_THE TASK_
Copy the lines below verbatim, beginning with the line that includes "class: Mammalia" and continuing to the end; leave out everything before it.

_MATERIAL SHOWN_
○ ○ ○

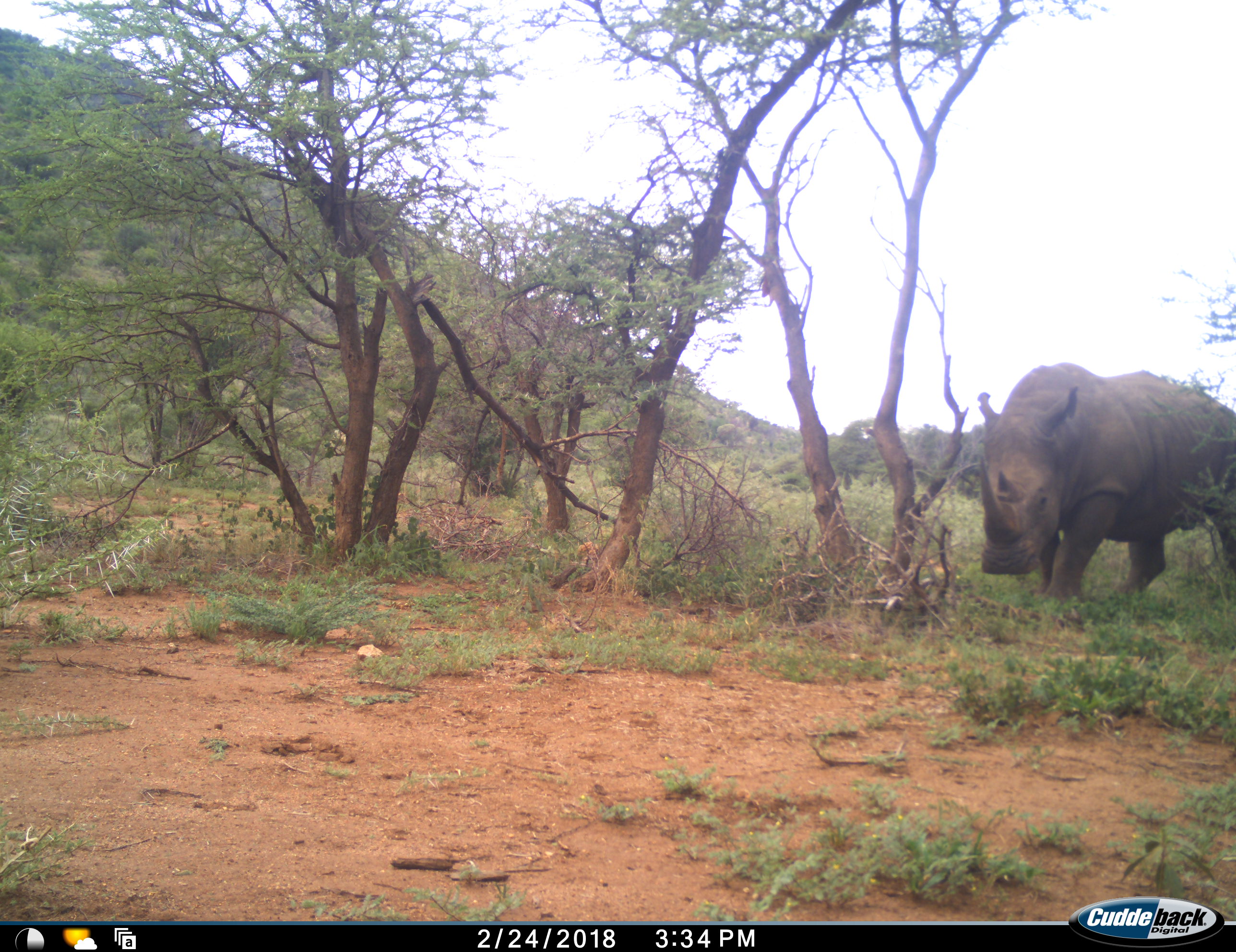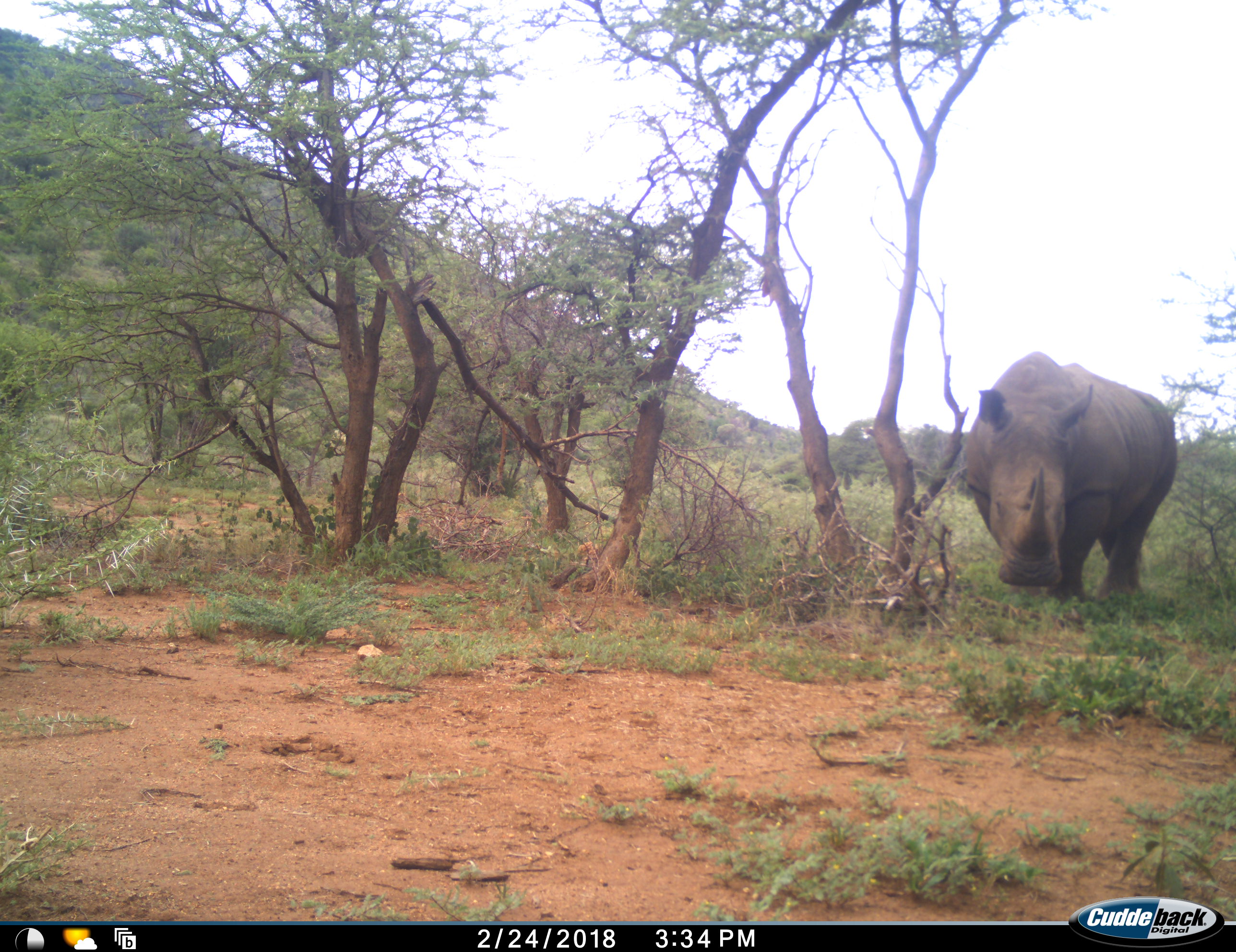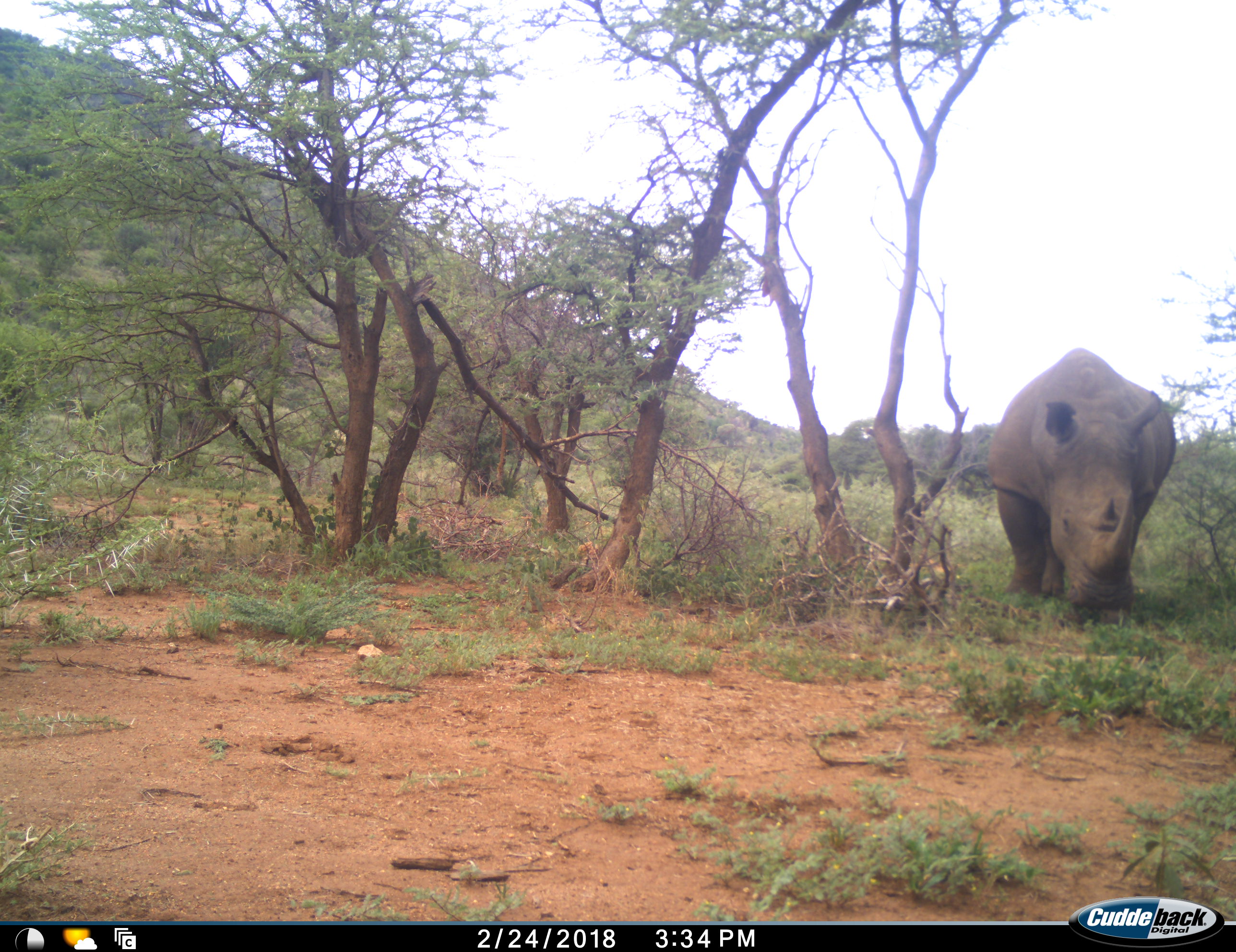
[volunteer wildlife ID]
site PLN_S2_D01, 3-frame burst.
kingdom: Animalia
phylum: Chordata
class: Mammalia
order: Perissodactyla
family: Rhinocerotidae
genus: Ceratotherium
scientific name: Ceratotherium simum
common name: white rhinoceros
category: rhinoceroswhite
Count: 1.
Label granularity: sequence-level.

○ ○ ○

_RESULT OF THIS TASK_
class: Mammalia
order: Perissodactyla
family: Rhinocerotidae
genus: Ceratotherium
scientific name: Ceratotherium simum
common name: white rhinoceros
category: rhinoceroswhite
Count: 1.
Label granularity: sequence-level.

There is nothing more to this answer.